WGAE Urges Action on Net Neutrality

The group is endorsing a proposed New York City Council resolution urging FCC to adopt standards.

The Writers Guild of America, East, is endorsing a proposed New York City Council resolution urging the Federal Communications Commission to adopt net neutrality standards for internet service providers.

The FCC is considering a rule that would bar generally bar internet service providers from giving video and other content from favored providers a faster path to consumers’ desktops than other legal content.

In prepared testimony for a New York City Council hearing Friday, Lowell Peterson, executive director of WGAE, warns that without a “net neutrality” guarantee, a relatively small number of “mega companies” might come to control access to content on the internet not because they provide better content “people prefer, but because they control the flow of data on the net.”

He claims that if the internet is controlled “by powerful corporate entities” writers “creative voices” could be lost.”
“Open access to the internet gives people many more opportunities to learn, laugh and to understand,” he says in the testimony.

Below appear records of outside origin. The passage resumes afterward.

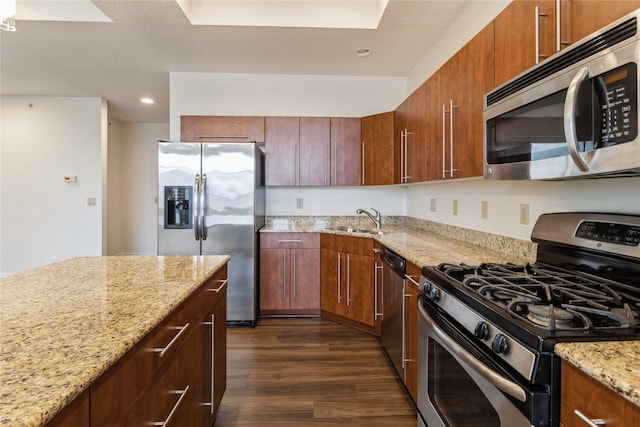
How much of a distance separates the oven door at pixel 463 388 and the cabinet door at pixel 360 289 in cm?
134

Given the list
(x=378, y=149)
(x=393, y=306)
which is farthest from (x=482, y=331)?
(x=378, y=149)

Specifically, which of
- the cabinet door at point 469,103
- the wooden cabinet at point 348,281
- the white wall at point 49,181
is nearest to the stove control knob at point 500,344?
the cabinet door at point 469,103

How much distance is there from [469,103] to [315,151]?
2027 millimetres

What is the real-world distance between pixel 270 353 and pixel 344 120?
236 centimetres

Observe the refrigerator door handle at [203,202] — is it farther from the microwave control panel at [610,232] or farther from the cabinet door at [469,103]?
the microwave control panel at [610,232]

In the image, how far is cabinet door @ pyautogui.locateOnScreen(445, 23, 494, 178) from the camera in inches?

Writers and independent producers have been concerned about maintaining the internet as a distribution alternative for content that they suggest is getting more difficult to get aired on TV networks and cable.

Some internet service providers and legislators have opposed any FCC action, arguing that it represents regulation of an internet that has thrived by being open and that there is little evidence of problems with internet service providers favoring some content over other content.